Sophie loved the pizza there. Maybe she’d like this place too. Bet she’d love my mother’s pink roses also…
That thought stops me in my thinking tracks. Time to switch rails, or whatever you call it, because that’s a dangerous path to tread. After I checked out the first run of articles Sophie did on the team—especially the spread about Gabe—my determination not to trust her diminished.

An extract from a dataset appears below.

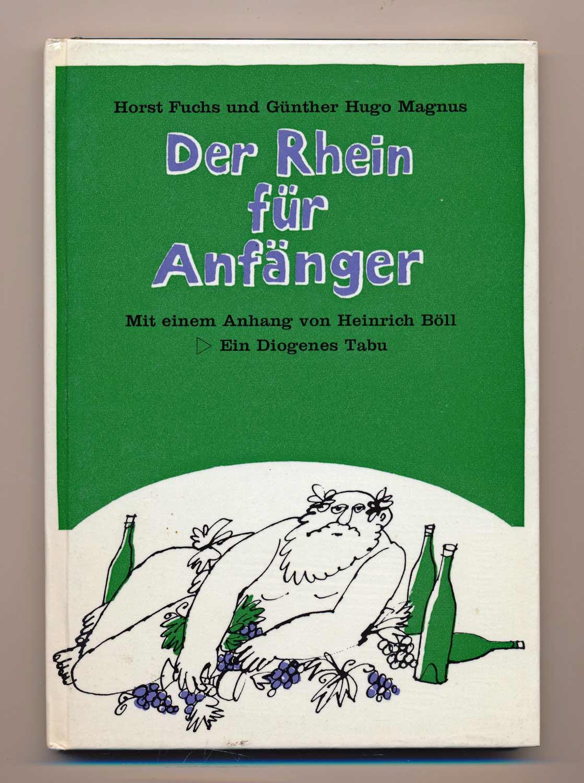 Der Rhein für Anfänger.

She did a great job painting the team in a positive light and focusing on who we are and where we’re headed—an underdog king of spin, overcoming the odds without dredging up the drama that went down last season.
I liked that a lot.
Kins studies me as she chews. “You like her.”
I cough as I swallow. Did she crawl into my head and sift through my thoughts? Time for a diversion. “How did you get here, by the way?”
“Avoidance tactic. I’ll allow it.”
I chuckle. Spoken like a ref.
She wipes her hands. “Brandon was driving down for the long weekend, so I hitched a ride.”
I’m not smiling anymore. This better be someone she knows and not some random stranger she rode a thousand-plus miles with. “Who’s Brandon?”
“Just a friend from school. Relax. Besides, I’m not his type.”
“Good to know.” I may be happy about that, but I’m unconvinced she is. Could she have a crush on this Brandon dude? I may have to pay her a visit in New York in the very near future.
We eat in silence for a couple more minutes, but I’m certain there’s more brewing in my sister’s head.
She takes a sip of her soda, then sits back in her chair with half of her pizza sitting there, getting cold.
“Done already?”
She shrugs. “Just not super hungry.”
I sigh. “Kins, Sophie’s right, you know. We have a saying inhockey. ‘Winners train. Losers complain.’ And I know, for a fact, that my sister isn’t a loser.”
The smile I love seeing returns. “Not bad, Lukinator. You got game.”
I almost blow soda out of my nose when I laugh, then shake my head. “There is no way in H E double hockey sticks that you’re not good with words, Kins. You could write satire if you wanted to.”
Her face lights up. “That’s what I plan to do in my next life after I take over the world. Something to do in my downtime.”
I grin, loving the ease between us. Reminds me of how things used to be. “We don’t stand a chance.”
After we finish eating, we head back to the house. Mom’s roses are fading, and so are the orchids with the onset of fall. But the subtle shift of coolness in the air fills me with a contentment I haven’t felt in a long time.
Kinsley stops by one of the bushes and inhales the scent of a lingering pink rose. “I missed these.”
The pink pillow in Sophie’s office comes to mind. As does her smile and the way she helped my sister. “I know. I miss her, too.” Oddly, it’s not my mother’s face I picture as I say that. “Remember when Mom found that nursery an hour away that had a half-price sale on rose bushes that turned out to be in some guy’s backyard?”
Kins appears genuinely surprised.
“What?”
Her expression warms. “I think that’s the first time you’ve talked about her.”